We can close our eyes and put our hands over our ears but we cannot stop breathing.
Smell enters our body in a breath.
Interviews with blind people highlight the importance of these nonvisual ingredients; one of the most basic is smell.
The path to my studio contains my own sky.
At night I leave our house, after cooking and eating dinner, to walk the path to my studio to work. Our house is nestled down in a valley with trees and birds as our neighbours. There are no street lights or city glow, no city noise.
I leave the house behind me, closing the door, leaving the clatter of dinner dishes, sounds of TV and chatter of my family.
As I walk the path I am in limbo between my domestic life and my student life.

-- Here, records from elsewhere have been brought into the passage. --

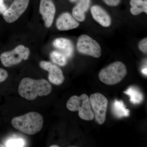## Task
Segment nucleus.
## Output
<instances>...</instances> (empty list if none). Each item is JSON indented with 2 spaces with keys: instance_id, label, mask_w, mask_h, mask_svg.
Here are the masks:
<instances>
[{
  "instance_id": "8",
  "label": "nucleus",
  "mask_w": 147,
  "mask_h": 147,
  "mask_svg": "<svg viewBox=\"0 0 147 147\" xmlns=\"http://www.w3.org/2000/svg\"><path fill=\"white\" fill-rule=\"evenodd\" d=\"M29 2L30 0H14L3 13V17L6 22L12 23L16 21L27 9Z\"/></svg>"
},
{
  "instance_id": "11",
  "label": "nucleus",
  "mask_w": 147,
  "mask_h": 147,
  "mask_svg": "<svg viewBox=\"0 0 147 147\" xmlns=\"http://www.w3.org/2000/svg\"><path fill=\"white\" fill-rule=\"evenodd\" d=\"M79 26L78 21L68 12L62 13L56 21V27L60 31L72 30L78 28Z\"/></svg>"
},
{
  "instance_id": "14",
  "label": "nucleus",
  "mask_w": 147,
  "mask_h": 147,
  "mask_svg": "<svg viewBox=\"0 0 147 147\" xmlns=\"http://www.w3.org/2000/svg\"><path fill=\"white\" fill-rule=\"evenodd\" d=\"M90 0H79L72 11V16L77 21L83 22L86 18L85 12L89 8Z\"/></svg>"
},
{
  "instance_id": "15",
  "label": "nucleus",
  "mask_w": 147,
  "mask_h": 147,
  "mask_svg": "<svg viewBox=\"0 0 147 147\" xmlns=\"http://www.w3.org/2000/svg\"><path fill=\"white\" fill-rule=\"evenodd\" d=\"M112 110L114 115L118 118L127 117L129 115V111L126 109L123 101L115 100L112 106Z\"/></svg>"
},
{
  "instance_id": "7",
  "label": "nucleus",
  "mask_w": 147,
  "mask_h": 147,
  "mask_svg": "<svg viewBox=\"0 0 147 147\" xmlns=\"http://www.w3.org/2000/svg\"><path fill=\"white\" fill-rule=\"evenodd\" d=\"M77 50L82 54L89 55L93 57H100L101 49L96 41L86 34L82 35L77 40Z\"/></svg>"
},
{
  "instance_id": "26",
  "label": "nucleus",
  "mask_w": 147,
  "mask_h": 147,
  "mask_svg": "<svg viewBox=\"0 0 147 147\" xmlns=\"http://www.w3.org/2000/svg\"><path fill=\"white\" fill-rule=\"evenodd\" d=\"M77 0H69V1L71 2H74L76 1Z\"/></svg>"
},
{
  "instance_id": "21",
  "label": "nucleus",
  "mask_w": 147,
  "mask_h": 147,
  "mask_svg": "<svg viewBox=\"0 0 147 147\" xmlns=\"http://www.w3.org/2000/svg\"><path fill=\"white\" fill-rule=\"evenodd\" d=\"M8 76V73L6 70L0 68V84L5 81Z\"/></svg>"
},
{
  "instance_id": "23",
  "label": "nucleus",
  "mask_w": 147,
  "mask_h": 147,
  "mask_svg": "<svg viewBox=\"0 0 147 147\" xmlns=\"http://www.w3.org/2000/svg\"><path fill=\"white\" fill-rule=\"evenodd\" d=\"M7 9L4 3V0H0V13L3 14Z\"/></svg>"
},
{
  "instance_id": "20",
  "label": "nucleus",
  "mask_w": 147,
  "mask_h": 147,
  "mask_svg": "<svg viewBox=\"0 0 147 147\" xmlns=\"http://www.w3.org/2000/svg\"><path fill=\"white\" fill-rule=\"evenodd\" d=\"M138 47L139 50L143 53H147V38H144L142 40L139 42Z\"/></svg>"
},
{
  "instance_id": "3",
  "label": "nucleus",
  "mask_w": 147,
  "mask_h": 147,
  "mask_svg": "<svg viewBox=\"0 0 147 147\" xmlns=\"http://www.w3.org/2000/svg\"><path fill=\"white\" fill-rule=\"evenodd\" d=\"M126 74V67L124 64L121 62L116 61L101 69L98 78L104 84L112 86L121 82Z\"/></svg>"
},
{
  "instance_id": "9",
  "label": "nucleus",
  "mask_w": 147,
  "mask_h": 147,
  "mask_svg": "<svg viewBox=\"0 0 147 147\" xmlns=\"http://www.w3.org/2000/svg\"><path fill=\"white\" fill-rule=\"evenodd\" d=\"M40 66L49 72L48 80L50 83L57 86L62 84L64 80L63 71L59 67L50 62L42 61L39 63Z\"/></svg>"
},
{
  "instance_id": "6",
  "label": "nucleus",
  "mask_w": 147,
  "mask_h": 147,
  "mask_svg": "<svg viewBox=\"0 0 147 147\" xmlns=\"http://www.w3.org/2000/svg\"><path fill=\"white\" fill-rule=\"evenodd\" d=\"M89 99L96 121L99 124H102L105 122L106 119L108 100L100 93L91 95Z\"/></svg>"
},
{
  "instance_id": "24",
  "label": "nucleus",
  "mask_w": 147,
  "mask_h": 147,
  "mask_svg": "<svg viewBox=\"0 0 147 147\" xmlns=\"http://www.w3.org/2000/svg\"><path fill=\"white\" fill-rule=\"evenodd\" d=\"M142 72L143 74H144L145 75H147V68H144L142 70Z\"/></svg>"
},
{
  "instance_id": "16",
  "label": "nucleus",
  "mask_w": 147,
  "mask_h": 147,
  "mask_svg": "<svg viewBox=\"0 0 147 147\" xmlns=\"http://www.w3.org/2000/svg\"><path fill=\"white\" fill-rule=\"evenodd\" d=\"M130 4V12L133 15H138L142 12L147 13V0H131Z\"/></svg>"
},
{
  "instance_id": "4",
  "label": "nucleus",
  "mask_w": 147,
  "mask_h": 147,
  "mask_svg": "<svg viewBox=\"0 0 147 147\" xmlns=\"http://www.w3.org/2000/svg\"><path fill=\"white\" fill-rule=\"evenodd\" d=\"M66 107L71 112L79 111V117L84 120L92 121L94 118L89 98L85 94L71 96L67 102Z\"/></svg>"
},
{
  "instance_id": "5",
  "label": "nucleus",
  "mask_w": 147,
  "mask_h": 147,
  "mask_svg": "<svg viewBox=\"0 0 147 147\" xmlns=\"http://www.w3.org/2000/svg\"><path fill=\"white\" fill-rule=\"evenodd\" d=\"M30 50L23 45L17 46L13 50L4 52L0 55V59L3 65L5 67H9L18 64L23 60L28 59Z\"/></svg>"
},
{
  "instance_id": "10",
  "label": "nucleus",
  "mask_w": 147,
  "mask_h": 147,
  "mask_svg": "<svg viewBox=\"0 0 147 147\" xmlns=\"http://www.w3.org/2000/svg\"><path fill=\"white\" fill-rule=\"evenodd\" d=\"M39 12L45 22V26L49 28L52 26L55 12L56 7L52 0H40Z\"/></svg>"
},
{
  "instance_id": "19",
  "label": "nucleus",
  "mask_w": 147,
  "mask_h": 147,
  "mask_svg": "<svg viewBox=\"0 0 147 147\" xmlns=\"http://www.w3.org/2000/svg\"><path fill=\"white\" fill-rule=\"evenodd\" d=\"M25 142L21 139H9L5 144L6 147H24Z\"/></svg>"
},
{
  "instance_id": "2",
  "label": "nucleus",
  "mask_w": 147,
  "mask_h": 147,
  "mask_svg": "<svg viewBox=\"0 0 147 147\" xmlns=\"http://www.w3.org/2000/svg\"><path fill=\"white\" fill-rule=\"evenodd\" d=\"M11 123L14 128L21 132L28 135H34L42 129L43 119L39 113L30 112L13 118Z\"/></svg>"
},
{
  "instance_id": "1",
  "label": "nucleus",
  "mask_w": 147,
  "mask_h": 147,
  "mask_svg": "<svg viewBox=\"0 0 147 147\" xmlns=\"http://www.w3.org/2000/svg\"><path fill=\"white\" fill-rule=\"evenodd\" d=\"M52 90V85L46 79L34 80L27 77L22 79L18 88L21 97L30 100H34L38 96L48 95Z\"/></svg>"
},
{
  "instance_id": "18",
  "label": "nucleus",
  "mask_w": 147,
  "mask_h": 147,
  "mask_svg": "<svg viewBox=\"0 0 147 147\" xmlns=\"http://www.w3.org/2000/svg\"><path fill=\"white\" fill-rule=\"evenodd\" d=\"M50 59L53 63L61 66H64L67 63V58L62 53L54 51L50 55Z\"/></svg>"
},
{
  "instance_id": "25",
  "label": "nucleus",
  "mask_w": 147,
  "mask_h": 147,
  "mask_svg": "<svg viewBox=\"0 0 147 147\" xmlns=\"http://www.w3.org/2000/svg\"><path fill=\"white\" fill-rule=\"evenodd\" d=\"M50 147H59V146H57V145H52V146H50Z\"/></svg>"
},
{
  "instance_id": "22",
  "label": "nucleus",
  "mask_w": 147,
  "mask_h": 147,
  "mask_svg": "<svg viewBox=\"0 0 147 147\" xmlns=\"http://www.w3.org/2000/svg\"><path fill=\"white\" fill-rule=\"evenodd\" d=\"M108 5L111 6H116L118 5L120 2L121 0H103Z\"/></svg>"
},
{
  "instance_id": "17",
  "label": "nucleus",
  "mask_w": 147,
  "mask_h": 147,
  "mask_svg": "<svg viewBox=\"0 0 147 147\" xmlns=\"http://www.w3.org/2000/svg\"><path fill=\"white\" fill-rule=\"evenodd\" d=\"M124 93L129 96L130 102L134 104H139L143 101L144 98L143 95L136 87H129L124 92Z\"/></svg>"
},
{
  "instance_id": "12",
  "label": "nucleus",
  "mask_w": 147,
  "mask_h": 147,
  "mask_svg": "<svg viewBox=\"0 0 147 147\" xmlns=\"http://www.w3.org/2000/svg\"><path fill=\"white\" fill-rule=\"evenodd\" d=\"M91 12L95 21L102 26L108 27L111 25L112 20L110 15L101 7L93 6L91 8Z\"/></svg>"
},
{
  "instance_id": "13",
  "label": "nucleus",
  "mask_w": 147,
  "mask_h": 147,
  "mask_svg": "<svg viewBox=\"0 0 147 147\" xmlns=\"http://www.w3.org/2000/svg\"><path fill=\"white\" fill-rule=\"evenodd\" d=\"M54 47L60 50L66 58H70L74 52V46L71 40L64 38H59L53 42Z\"/></svg>"
}]
</instances>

With each step closer to my studio, the smells of cooking waft away to be replaced with the velvety night air with it's fresh smell.
Its dark so my other senses are not distracted by vision, though the night sky and stars start to glow as I move away from the lights of the house.
I could navigate this paths by the scents in the air.
The house no longer exists in my vision, but I still catch the faint fragrant smells of maybe vanilla, ginger, sesame, lemon, or smoked paprika from the meal we sat around the dinning table to eat.
As I walk further though I can only smell the fresh scent of the night air in the trees and perhaps a hint of smoke from our fire.
This is the point between the house and studio,
when the trees clear,
when I'm not a mother, a partner, a daughter, but not yet a student or worker,
I am just me.
This is the time when I always look up at and I drink in the sky, my own sky.
I can't quite see the studio yet but I know it's close, I can smell the wood stacked up next to it. The macrocarpa and pine, tea tree, these smells conjure up images of our lounge with this wood stacked next to our fireplace, my family sitting watching the fire with cups of tea.
Climbing the steps to my studio, I turn the door handle with an aroma of old brass and enter to the smells of a freshly laser cut model.